### Task inputs
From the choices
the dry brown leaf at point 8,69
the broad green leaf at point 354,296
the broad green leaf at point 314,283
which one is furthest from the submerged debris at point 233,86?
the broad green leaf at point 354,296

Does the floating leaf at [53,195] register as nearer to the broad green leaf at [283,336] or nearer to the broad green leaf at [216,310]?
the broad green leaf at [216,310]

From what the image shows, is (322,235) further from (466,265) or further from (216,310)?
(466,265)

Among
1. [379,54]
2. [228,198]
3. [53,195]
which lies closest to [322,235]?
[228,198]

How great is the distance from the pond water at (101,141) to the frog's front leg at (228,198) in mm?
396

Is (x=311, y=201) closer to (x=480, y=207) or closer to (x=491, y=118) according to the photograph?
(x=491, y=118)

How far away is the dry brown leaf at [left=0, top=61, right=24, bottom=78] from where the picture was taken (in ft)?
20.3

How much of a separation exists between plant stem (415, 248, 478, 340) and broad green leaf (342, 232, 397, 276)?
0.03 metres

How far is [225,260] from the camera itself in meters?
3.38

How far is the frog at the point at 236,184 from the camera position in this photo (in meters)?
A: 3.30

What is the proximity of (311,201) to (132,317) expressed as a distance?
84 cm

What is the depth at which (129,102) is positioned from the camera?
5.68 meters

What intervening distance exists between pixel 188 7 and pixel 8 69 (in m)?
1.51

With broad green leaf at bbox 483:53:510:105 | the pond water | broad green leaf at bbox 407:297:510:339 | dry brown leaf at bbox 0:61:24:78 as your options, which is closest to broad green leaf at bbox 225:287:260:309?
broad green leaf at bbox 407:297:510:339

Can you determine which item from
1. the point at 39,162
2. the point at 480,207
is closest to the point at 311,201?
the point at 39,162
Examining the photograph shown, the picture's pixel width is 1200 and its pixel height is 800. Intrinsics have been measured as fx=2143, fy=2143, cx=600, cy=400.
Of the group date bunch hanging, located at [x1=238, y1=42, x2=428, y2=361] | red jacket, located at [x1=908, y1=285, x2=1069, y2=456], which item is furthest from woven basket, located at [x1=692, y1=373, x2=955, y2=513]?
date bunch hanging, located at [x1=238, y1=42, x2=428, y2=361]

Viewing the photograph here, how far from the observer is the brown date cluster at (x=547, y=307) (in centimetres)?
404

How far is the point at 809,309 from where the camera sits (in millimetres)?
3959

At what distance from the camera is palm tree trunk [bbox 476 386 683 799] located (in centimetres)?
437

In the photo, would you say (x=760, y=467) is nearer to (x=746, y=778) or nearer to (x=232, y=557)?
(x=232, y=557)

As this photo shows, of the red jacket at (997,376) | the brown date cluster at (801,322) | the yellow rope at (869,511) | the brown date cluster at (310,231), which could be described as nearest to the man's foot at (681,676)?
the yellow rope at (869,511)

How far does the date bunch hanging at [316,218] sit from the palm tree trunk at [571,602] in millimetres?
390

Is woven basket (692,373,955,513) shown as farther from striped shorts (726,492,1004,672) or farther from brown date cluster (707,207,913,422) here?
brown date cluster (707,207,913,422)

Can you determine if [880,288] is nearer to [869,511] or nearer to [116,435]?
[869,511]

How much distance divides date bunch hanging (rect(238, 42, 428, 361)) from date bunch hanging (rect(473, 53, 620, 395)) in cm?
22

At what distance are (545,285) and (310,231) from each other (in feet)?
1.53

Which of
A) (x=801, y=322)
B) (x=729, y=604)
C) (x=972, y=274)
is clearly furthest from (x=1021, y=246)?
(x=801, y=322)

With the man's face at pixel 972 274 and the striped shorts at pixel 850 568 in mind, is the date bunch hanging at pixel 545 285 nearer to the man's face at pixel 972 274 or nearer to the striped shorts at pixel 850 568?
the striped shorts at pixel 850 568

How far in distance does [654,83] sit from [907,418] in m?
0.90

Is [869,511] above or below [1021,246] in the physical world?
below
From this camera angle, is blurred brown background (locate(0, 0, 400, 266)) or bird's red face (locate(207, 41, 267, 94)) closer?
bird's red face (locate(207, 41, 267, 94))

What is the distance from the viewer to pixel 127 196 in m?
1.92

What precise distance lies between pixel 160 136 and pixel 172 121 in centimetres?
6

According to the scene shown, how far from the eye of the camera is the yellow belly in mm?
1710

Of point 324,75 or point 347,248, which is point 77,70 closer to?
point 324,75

### Task instructions
Copy the lines from the one containing "What precise distance" through the end of the items, substituting "yellow breast" for "yellow belly" and leaving everything else unchanged.

### Completed exercise
What precise distance lies between pixel 160 136 and pixel 172 121 in centimetres?
6

According to the scene shown, how far from the eye of the camera is the yellow breast in mm?
1710

Of point 324,75 or point 347,248, which is point 77,70 closer to?
point 324,75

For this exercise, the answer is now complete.